A junior high school math problem that does not count and seek detailed solutions, and a junior high

by 3|x|+2y=0, y<0

So assuming x>0, then.

2x+y=-7 ①

3x+2y=0 ②

2* -de, x=-14

So the assumption is not valid.

then x<0

2x+y=-7 ③

3x+2y=0 ④

2* - de, 7x = -14

So x=-2, substitute x=-2 into it.

4+y=-7

So y=-3

So xy=6

There are four scenarios to solve.

1. If x 0 and y 0, then the system of equations is 2x-y=-7 and 3x+2y=0 to obtain x=-2, y=3, which contradicts the hypothetical conditions.

2. If x 0, y<0, then the system of equations is 2x+y=-7 and 3x+2y=0 to solve x=-14, y=21, which contradicts the hypothetical conditions.

3. If x<0 and y 0, then the system of equations is 2x-y=-7 and 3x+2y=0

The solution yields x=-14 and y=-21, which contradict the hypothetical conditions.

4. If x<0, y<0, then the system of equations is 2x+y=-7 and 3x+2y=0 to solve x=-2, y=-3, which is consistent with the assumptions.

So xy=6 in this question

3丨x丨+2y=0,—》y<=0,—》2x-丨y丨=2x+y=-7,x>=0,then:3x+2y=0,—》x=-14,does not meet the requirements,x<0,then:-3x+2y=0,—》x=-2,—》y=-3,—》xy=6.

Because 3|x|It must be a non-negative number, so y is a negative number or 0, but according to the first equation, we can see that x and y will not be 0, so y=, so |y|=, bring in the first become, this time is divided into 2 cases, when x>0, the formula becomes, and the solution is x=-14<0, which is inconsistent with the hypothetical x>0, excluded; When x<0, the equation becomes 2x+, and the solution is x=-2, satisfying; So x=-2, y=-3, so xy=6

by 3|x|+2y=0 gives y<0 so y=-3 2|x|2x+3/2|x|=-7 ①

If x 0, then the equation is 2x-3 2x=1 2x=-7 x=-14 which does not match the assumption.

If x 0, then 2x+3 2x=7 2x=-7 we know that x=-2 is consistent with the assumption.

So y=-3 x=-2

So xy=6

x=y, then x=y=2 9

Brought into the second equation, k = 4519

Substituting x=-3 and y=-2 into :

6+2n=-4

n=1 substitute x=-5, y=2 to get:

5m+4=-6

m=2∴m²+n²+mn=(m+n)²-mn=7

Hello, Purple Wind VV Account:

Solution: 1, x-4) (x-b).

x²-bx-4x+4b

x²-(b+4)x+4b

x²-x+a

(b+4)=-1，4b=a

The solution yields a=-12 and b=-3

-2) +2) -2 (-2) (2) = (-2+2) =0 (-2) +2) =2 (-2) (2) Rule: a +b 2ab

Rationale: (a-b).

a²+b²-2ab≥0

a²+b²≥2ab

1.Left = x 2 - (4 + b) x + 4b

Right = x 2-x + a

So there is 4+b=1

a=4ba=-12 b=-3

2.(2008-1)* (2008+1) and (2008-3)* (2008+3).

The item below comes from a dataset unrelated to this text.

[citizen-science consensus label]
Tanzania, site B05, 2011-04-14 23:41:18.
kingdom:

That is, 2008 2-1 and 2008 2-9 the former is 3 a^2+b^2-2ab=(a-b)^2>=0a^2+b^2>=2ab

1).(x-4)(x-b)=x -(4+b)x+4b, then 4+b=, a=4b=-12

2) 2007 2009=2008 Whoever is bigger, you understand.

3）＞。Induction(a+b) 2ab (when a=b, the equation holds).

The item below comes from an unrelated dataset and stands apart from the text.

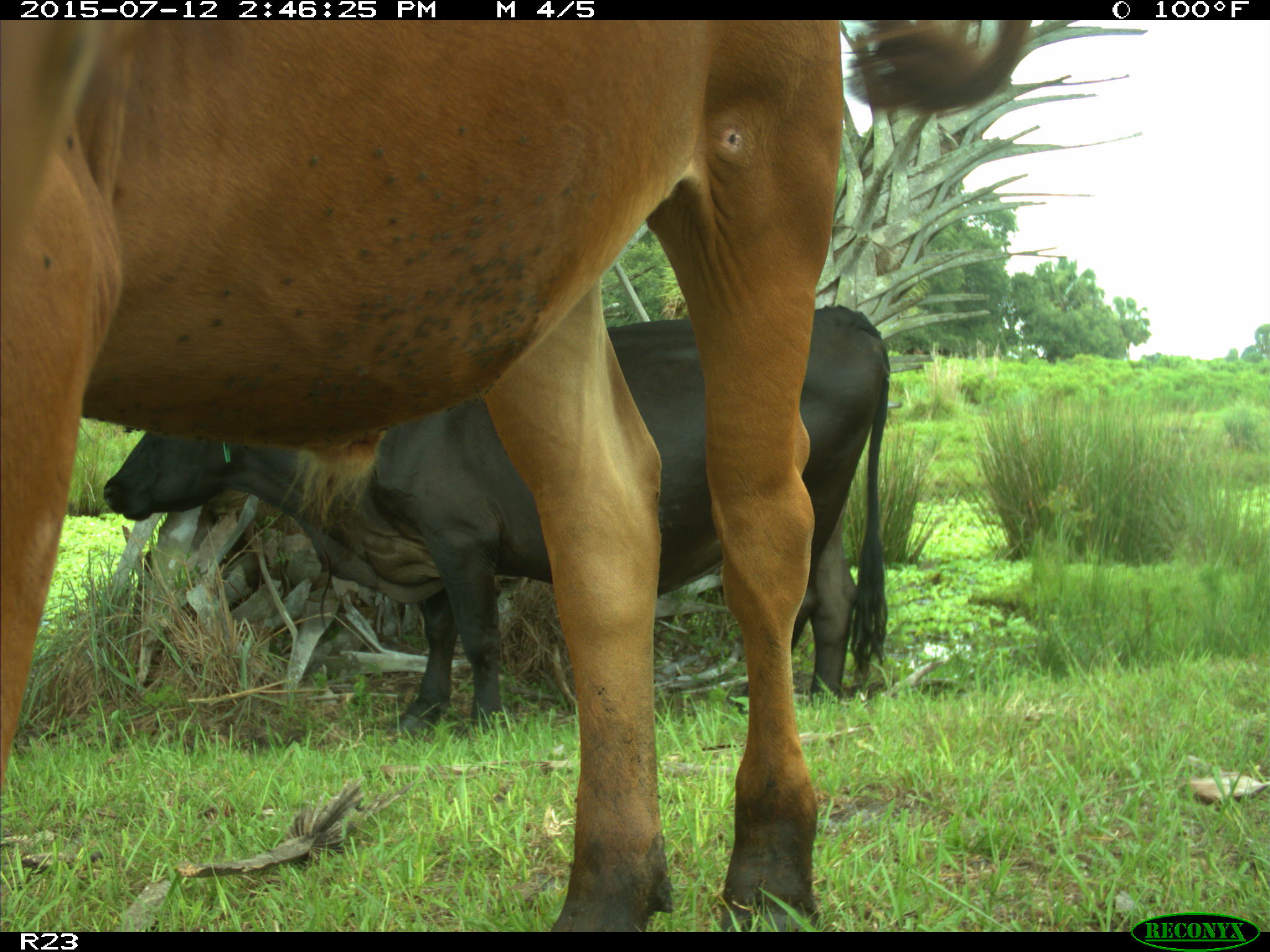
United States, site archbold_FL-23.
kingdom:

Set t minutes later, B catches up with A for the first time.

Taking A as the starting point, B chases A after 3 sides from point B and point A. So there is:

72t=65t+90*3

Solution: t=270 7

72t = 270 * 72 7, which is about equal to more than 2700;

2700 360=, i.e. 7 and a half turns;

72T is calculated from B according to Jibi Zhizhao B, so when there are many circles, it is on AD.

The diagram attached to the title of Wisdom has been clearly dissolved, please see the diagram I attached.

1.In the first question, the result is -2y

If x= is mistaken for x=- but the result is still correct, then there are three possibilities for the original formula:

1. The simplified formula does not contain x

2. After simplification, the term x containing x is a square term.

3. The simplified formula may be a constant term, so the formula is a fixed value no matter what the unknown number takes.

2.Actual selling price: [A(1+40%)]60%=So it's a loss.

3.According to the title, 1c = 4000 years, so 16c = 64000 years.

So the age of this fossil is 15c = 60,000 years.